Je fais partie des rares élus, je suis un rescapé du grand Bouleversement et je ne dois ma survie qu'à Gepetto. Je n'ai jamais l'occasion de l'oublier ou le nier, tout mon quotidien et tous mes enseignements me le rappellent fièrement.

Ma vie appartient à l'organisation et ma conscience ne se rappelle jamais à moi, bienheureux que je suis d'être bercé par les bras de la Fée bleue.

Comme tous les autres Pinocchio, je suis orienté vers les premiers rangs de l'amphithéâtre, séparé de Stefano lorsqu'il est récupéré par les gardiens du centre. Je ne crains pas la solitude, je l'ai toujours connu, mais j'avoue avoir ressenti une pointe d'anxiété lorsque la puce implantée dans son bras a été scannée et qu'on l'a emmené loin de moi.

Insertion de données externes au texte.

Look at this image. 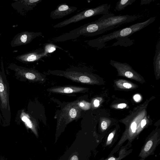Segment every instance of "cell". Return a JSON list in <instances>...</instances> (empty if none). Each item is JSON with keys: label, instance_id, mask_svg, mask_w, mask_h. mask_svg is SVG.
<instances>
[{"label": "cell", "instance_id": "1", "mask_svg": "<svg viewBox=\"0 0 160 160\" xmlns=\"http://www.w3.org/2000/svg\"><path fill=\"white\" fill-rule=\"evenodd\" d=\"M137 15H115L109 13L95 21L88 23L57 37L59 42L76 39L80 36L91 37L101 34L120 26L134 21L140 17Z\"/></svg>", "mask_w": 160, "mask_h": 160}, {"label": "cell", "instance_id": "2", "mask_svg": "<svg viewBox=\"0 0 160 160\" xmlns=\"http://www.w3.org/2000/svg\"><path fill=\"white\" fill-rule=\"evenodd\" d=\"M156 18L155 17H151L145 21L136 23L96 38L84 41V42L90 47L98 49L104 48L106 42L115 39L117 40V42L111 46L118 45L124 47L131 46L128 41L133 42V40L129 38L128 37L153 22Z\"/></svg>", "mask_w": 160, "mask_h": 160}, {"label": "cell", "instance_id": "3", "mask_svg": "<svg viewBox=\"0 0 160 160\" xmlns=\"http://www.w3.org/2000/svg\"><path fill=\"white\" fill-rule=\"evenodd\" d=\"M9 87L5 73L2 61L0 70V109L3 123L9 124L11 112L9 103Z\"/></svg>", "mask_w": 160, "mask_h": 160}, {"label": "cell", "instance_id": "4", "mask_svg": "<svg viewBox=\"0 0 160 160\" xmlns=\"http://www.w3.org/2000/svg\"><path fill=\"white\" fill-rule=\"evenodd\" d=\"M111 5L103 4L97 7L89 8L76 14L70 18L64 20L53 26L54 28H62L72 23H75L83 19L100 14L109 13Z\"/></svg>", "mask_w": 160, "mask_h": 160}, {"label": "cell", "instance_id": "5", "mask_svg": "<svg viewBox=\"0 0 160 160\" xmlns=\"http://www.w3.org/2000/svg\"><path fill=\"white\" fill-rule=\"evenodd\" d=\"M8 68L13 71L16 78L20 81L24 79L35 81L40 76L39 73L34 69L19 66L14 63H10Z\"/></svg>", "mask_w": 160, "mask_h": 160}, {"label": "cell", "instance_id": "6", "mask_svg": "<svg viewBox=\"0 0 160 160\" xmlns=\"http://www.w3.org/2000/svg\"><path fill=\"white\" fill-rule=\"evenodd\" d=\"M42 35V32H22L14 36L10 42V45L12 47H14L26 45Z\"/></svg>", "mask_w": 160, "mask_h": 160}, {"label": "cell", "instance_id": "7", "mask_svg": "<svg viewBox=\"0 0 160 160\" xmlns=\"http://www.w3.org/2000/svg\"><path fill=\"white\" fill-rule=\"evenodd\" d=\"M42 0H15L11 3L12 7L22 15H25L28 12L32 10Z\"/></svg>", "mask_w": 160, "mask_h": 160}, {"label": "cell", "instance_id": "8", "mask_svg": "<svg viewBox=\"0 0 160 160\" xmlns=\"http://www.w3.org/2000/svg\"><path fill=\"white\" fill-rule=\"evenodd\" d=\"M47 55L44 48H41L18 55L15 58L22 63H28L38 60Z\"/></svg>", "mask_w": 160, "mask_h": 160}, {"label": "cell", "instance_id": "9", "mask_svg": "<svg viewBox=\"0 0 160 160\" xmlns=\"http://www.w3.org/2000/svg\"><path fill=\"white\" fill-rule=\"evenodd\" d=\"M77 9L76 7L71 6L66 3L61 4L51 12L50 17L54 19L62 18L73 13Z\"/></svg>", "mask_w": 160, "mask_h": 160}, {"label": "cell", "instance_id": "10", "mask_svg": "<svg viewBox=\"0 0 160 160\" xmlns=\"http://www.w3.org/2000/svg\"><path fill=\"white\" fill-rule=\"evenodd\" d=\"M57 71L59 72L60 74H62L72 79L77 78L75 80L77 79V81L82 83H88L90 82V79L89 77L85 75L84 73L75 70Z\"/></svg>", "mask_w": 160, "mask_h": 160}, {"label": "cell", "instance_id": "11", "mask_svg": "<svg viewBox=\"0 0 160 160\" xmlns=\"http://www.w3.org/2000/svg\"><path fill=\"white\" fill-rule=\"evenodd\" d=\"M83 88L81 87H64L50 89L49 91L53 92L70 93L81 92Z\"/></svg>", "mask_w": 160, "mask_h": 160}, {"label": "cell", "instance_id": "12", "mask_svg": "<svg viewBox=\"0 0 160 160\" xmlns=\"http://www.w3.org/2000/svg\"><path fill=\"white\" fill-rule=\"evenodd\" d=\"M136 0H120L116 3L115 10L119 11L122 10L128 6L133 3Z\"/></svg>", "mask_w": 160, "mask_h": 160}, {"label": "cell", "instance_id": "13", "mask_svg": "<svg viewBox=\"0 0 160 160\" xmlns=\"http://www.w3.org/2000/svg\"><path fill=\"white\" fill-rule=\"evenodd\" d=\"M57 46L52 43L46 44L44 48L45 52L47 53H51L56 50Z\"/></svg>", "mask_w": 160, "mask_h": 160}, {"label": "cell", "instance_id": "14", "mask_svg": "<svg viewBox=\"0 0 160 160\" xmlns=\"http://www.w3.org/2000/svg\"><path fill=\"white\" fill-rule=\"evenodd\" d=\"M77 114V111L75 108H72L70 110L69 114L71 118H74L76 117Z\"/></svg>", "mask_w": 160, "mask_h": 160}, {"label": "cell", "instance_id": "15", "mask_svg": "<svg viewBox=\"0 0 160 160\" xmlns=\"http://www.w3.org/2000/svg\"><path fill=\"white\" fill-rule=\"evenodd\" d=\"M152 144V141L150 140L148 141L146 143L145 146L144 150L145 151H148L151 147Z\"/></svg>", "mask_w": 160, "mask_h": 160}, {"label": "cell", "instance_id": "16", "mask_svg": "<svg viewBox=\"0 0 160 160\" xmlns=\"http://www.w3.org/2000/svg\"><path fill=\"white\" fill-rule=\"evenodd\" d=\"M125 76L128 78H131L133 75V73L130 71L127 70L125 72Z\"/></svg>", "mask_w": 160, "mask_h": 160}, {"label": "cell", "instance_id": "17", "mask_svg": "<svg viewBox=\"0 0 160 160\" xmlns=\"http://www.w3.org/2000/svg\"><path fill=\"white\" fill-rule=\"evenodd\" d=\"M137 127V124L135 122L132 123L131 125V128L133 132H135Z\"/></svg>", "mask_w": 160, "mask_h": 160}, {"label": "cell", "instance_id": "18", "mask_svg": "<svg viewBox=\"0 0 160 160\" xmlns=\"http://www.w3.org/2000/svg\"><path fill=\"white\" fill-rule=\"evenodd\" d=\"M153 1V0H142L141 1V5L149 4Z\"/></svg>", "mask_w": 160, "mask_h": 160}, {"label": "cell", "instance_id": "19", "mask_svg": "<svg viewBox=\"0 0 160 160\" xmlns=\"http://www.w3.org/2000/svg\"><path fill=\"white\" fill-rule=\"evenodd\" d=\"M108 125L107 122L105 121H103L101 123V128L103 130H105L107 128Z\"/></svg>", "mask_w": 160, "mask_h": 160}, {"label": "cell", "instance_id": "20", "mask_svg": "<svg viewBox=\"0 0 160 160\" xmlns=\"http://www.w3.org/2000/svg\"><path fill=\"white\" fill-rule=\"evenodd\" d=\"M123 86L124 87L127 88H130L132 87V86L131 84L128 82L124 83L123 84Z\"/></svg>", "mask_w": 160, "mask_h": 160}, {"label": "cell", "instance_id": "21", "mask_svg": "<svg viewBox=\"0 0 160 160\" xmlns=\"http://www.w3.org/2000/svg\"><path fill=\"white\" fill-rule=\"evenodd\" d=\"M133 98L136 101L138 102L140 100L141 97L139 94H136L134 96Z\"/></svg>", "mask_w": 160, "mask_h": 160}, {"label": "cell", "instance_id": "22", "mask_svg": "<svg viewBox=\"0 0 160 160\" xmlns=\"http://www.w3.org/2000/svg\"><path fill=\"white\" fill-rule=\"evenodd\" d=\"M127 105L125 103H121L119 104L118 106V107L120 108H123L126 107Z\"/></svg>", "mask_w": 160, "mask_h": 160}, {"label": "cell", "instance_id": "23", "mask_svg": "<svg viewBox=\"0 0 160 160\" xmlns=\"http://www.w3.org/2000/svg\"><path fill=\"white\" fill-rule=\"evenodd\" d=\"M93 104L95 107H98L99 105V101L98 99L95 100L94 101Z\"/></svg>", "mask_w": 160, "mask_h": 160}, {"label": "cell", "instance_id": "24", "mask_svg": "<svg viewBox=\"0 0 160 160\" xmlns=\"http://www.w3.org/2000/svg\"><path fill=\"white\" fill-rule=\"evenodd\" d=\"M146 123V121L145 119H143L141 122V126L142 128H143Z\"/></svg>", "mask_w": 160, "mask_h": 160}, {"label": "cell", "instance_id": "25", "mask_svg": "<svg viewBox=\"0 0 160 160\" xmlns=\"http://www.w3.org/2000/svg\"><path fill=\"white\" fill-rule=\"evenodd\" d=\"M113 136V134L112 133H110L109 135L108 136V141H109L111 140V139L112 138Z\"/></svg>", "mask_w": 160, "mask_h": 160}, {"label": "cell", "instance_id": "26", "mask_svg": "<svg viewBox=\"0 0 160 160\" xmlns=\"http://www.w3.org/2000/svg\"><path fill=\"white\" fill-rule=\"evenodd\" d=\"M70 160H78V159L77 156L75 155L71 157Z\"/></svg>", "mask_w": 160, "mask_h": 160}, {"label": "cell", "instance_id": "27", "mask_svg": "<svg viewBox=\"0 0 160 160\" xmlns=\"http://www.w3.org/2000/svg\"><path fill=\"white\" fill-rule=\"evenodd\" d=\"M2 120V118L0 113V125L1 123Z\"/></svg>", "mask_w": 160, "mask_h": 160}, {"label": "cell", "instance_id": "28", "mask_svg": "<svg viewBox=\"0 0 160 160\" xmlns=\"http://www.w3.org/2000/svg\"><path fill=\"white\" fill-rule=\"evenodd\" d=\"M108 160H115V159L113 157H111L109 158Z\"/></svg>", "mask_w": 160, "mask_h": 160}, {"label": "cell", "instance_id": "29", "mask_svg": "<svg viewBox=\"0 0 160 160\" xmlns=\"http://www.w3.org/2000/svg\"><path fill=\"white\" fill-rule=\"evenodd\" d=\"M80 106L81 107H83L84 106V104L83 103H80Z\"/></svg>", "mask_w": 160, "mask_h": 160}]
</instances>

Son ultime sourire a eu un goût inquiétant, le léger doute qui a brillé dans son unique œil valide m'a fait hésiter à le retenir.

Pourtant je suis là, à marcher comme un bon petit pantin jusqu'à la place qu'on m'a désignée, scruté par les regards curieux et intrusifs des rares invités extérieurs à l'organisation.

Je n'ai pas de pressentiment. Je ne suis plus un vrai jeune homme, je suis un Pinocchio.

Arrivé devant mon siège, j'adresse un signe de tête à ma voisine et m'assieds à ses côtés, le dos bien droit et le visage rivé sur la scène.

— C'est rare qu'on te voie dans ce genre d'évènement, souffle Chiara.

Normalement, nous n'avons pas le droit de parler en public, mais Chiara a toujours été suffisamment intelligente pour ne jamais se faire prendre et s'avère bien trop précieuse et aimée pour être sanctionnée.

Amputée des deux jambes, elle est aujourd'hui une prometteuse danseuse, palliant la rigidité de ses membres inférieurs par une grâce et un expressionnisme presque céleste aussi bien au niveau de ses bras, de son tronc, que de son visage.

J'ai toujours été admiratif de son art et de sa détermination. Arrivée au centre Figaro à l'âge de neuf ans, elle était destinée à ne plus jamais marcher suite à ses deux premières ablations, condamnée à une mort certaine après la gangrène naissante de son annulaire. Le doigt traitre tranché à son tour, Chiara prise en charge par le centre à temps, les traitements de Gepetto lui ont rendu la vie et offert un avenir.

Belle sylphide à la peau noire et aux longs cheveux tressés jusqu'au bas de son dos, Chiara est une des seules parmi les Pinocchio à avoir une opportunité de carrière au-delà de ces murs.

Raison pour laquelle elle ne concourt pas aujourd'hui, soit dit en passant.

Si tout se passe comme prévu, elle intégrera bientôt le ballet des Hauteurs comme danseuse étoile et pourra oublier la tristesse d'une vie orpheline esquintée par la vie, tout en intégrant une riche famille qui la traitera comme leur fille et lui offrira son patronyme.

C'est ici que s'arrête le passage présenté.